Island life *IS* all it's cracked up to be.

But rest assured, there are projects in the works to keep justifying your visits here. Just this week, there will be another overhaul of the FJ Radio playlist, book and cd reviews, updates to the Concert Pics gallery, and some other exclusives that you'll just have to wait to see. One of them might even be funny...

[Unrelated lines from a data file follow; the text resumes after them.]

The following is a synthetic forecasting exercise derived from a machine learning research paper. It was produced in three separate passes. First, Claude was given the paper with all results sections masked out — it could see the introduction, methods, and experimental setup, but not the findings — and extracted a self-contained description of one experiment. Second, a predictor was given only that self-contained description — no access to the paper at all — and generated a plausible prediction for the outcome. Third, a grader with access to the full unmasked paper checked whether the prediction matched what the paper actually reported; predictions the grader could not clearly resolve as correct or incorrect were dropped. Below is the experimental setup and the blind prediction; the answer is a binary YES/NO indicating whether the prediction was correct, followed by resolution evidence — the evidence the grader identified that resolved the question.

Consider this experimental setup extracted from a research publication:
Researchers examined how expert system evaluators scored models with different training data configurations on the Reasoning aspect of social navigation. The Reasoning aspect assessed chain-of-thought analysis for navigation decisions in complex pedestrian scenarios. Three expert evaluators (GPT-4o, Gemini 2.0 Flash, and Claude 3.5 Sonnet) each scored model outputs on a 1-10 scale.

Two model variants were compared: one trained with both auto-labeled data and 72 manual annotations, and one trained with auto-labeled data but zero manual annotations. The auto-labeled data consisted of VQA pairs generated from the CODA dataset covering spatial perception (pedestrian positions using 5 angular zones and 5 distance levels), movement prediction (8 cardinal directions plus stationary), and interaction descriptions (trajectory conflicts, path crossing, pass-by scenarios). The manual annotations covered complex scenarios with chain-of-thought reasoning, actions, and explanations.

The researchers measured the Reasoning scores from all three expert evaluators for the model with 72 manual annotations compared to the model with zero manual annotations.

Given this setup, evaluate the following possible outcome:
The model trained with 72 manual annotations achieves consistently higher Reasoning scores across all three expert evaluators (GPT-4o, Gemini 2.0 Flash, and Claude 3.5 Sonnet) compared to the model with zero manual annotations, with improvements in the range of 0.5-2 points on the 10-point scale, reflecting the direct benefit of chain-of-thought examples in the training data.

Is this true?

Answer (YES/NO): NO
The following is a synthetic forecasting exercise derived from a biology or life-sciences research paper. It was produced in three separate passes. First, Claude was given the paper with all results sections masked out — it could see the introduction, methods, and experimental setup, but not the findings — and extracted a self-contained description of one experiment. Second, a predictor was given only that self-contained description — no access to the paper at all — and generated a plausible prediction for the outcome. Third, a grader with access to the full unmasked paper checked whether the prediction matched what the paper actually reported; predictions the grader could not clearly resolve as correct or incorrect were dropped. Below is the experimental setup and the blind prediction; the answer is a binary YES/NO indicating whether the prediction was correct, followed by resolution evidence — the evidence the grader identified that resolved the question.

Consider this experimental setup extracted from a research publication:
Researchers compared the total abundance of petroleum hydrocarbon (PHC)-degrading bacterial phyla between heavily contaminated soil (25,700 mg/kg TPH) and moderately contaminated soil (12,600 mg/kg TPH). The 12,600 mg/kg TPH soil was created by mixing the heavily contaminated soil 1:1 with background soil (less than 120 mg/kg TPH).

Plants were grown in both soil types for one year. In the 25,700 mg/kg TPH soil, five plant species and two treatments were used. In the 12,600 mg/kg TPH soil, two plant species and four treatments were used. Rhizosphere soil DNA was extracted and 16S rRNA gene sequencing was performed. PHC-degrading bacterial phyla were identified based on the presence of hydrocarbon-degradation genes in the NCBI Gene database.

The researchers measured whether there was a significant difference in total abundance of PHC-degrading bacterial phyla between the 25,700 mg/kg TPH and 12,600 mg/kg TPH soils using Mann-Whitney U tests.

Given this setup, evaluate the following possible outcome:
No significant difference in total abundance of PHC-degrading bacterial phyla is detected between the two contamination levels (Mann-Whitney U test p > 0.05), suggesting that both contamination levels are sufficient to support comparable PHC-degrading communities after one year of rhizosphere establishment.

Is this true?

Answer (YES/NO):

Speaking of exclusives, word on the street is that Paris Hilton will be releasing an "original" cd. Being such devout fans of Ms Hilton's, um, "work", the FJ.com team knew that we couldn't rest until we'd gotten the scoop! Here's the cover art of the upcoming cd:

Of course, now that the proverbial cat is out of the bag, the cover art may be changed to preserve the surprise that fans of the talented and hardworking "singer" would expect.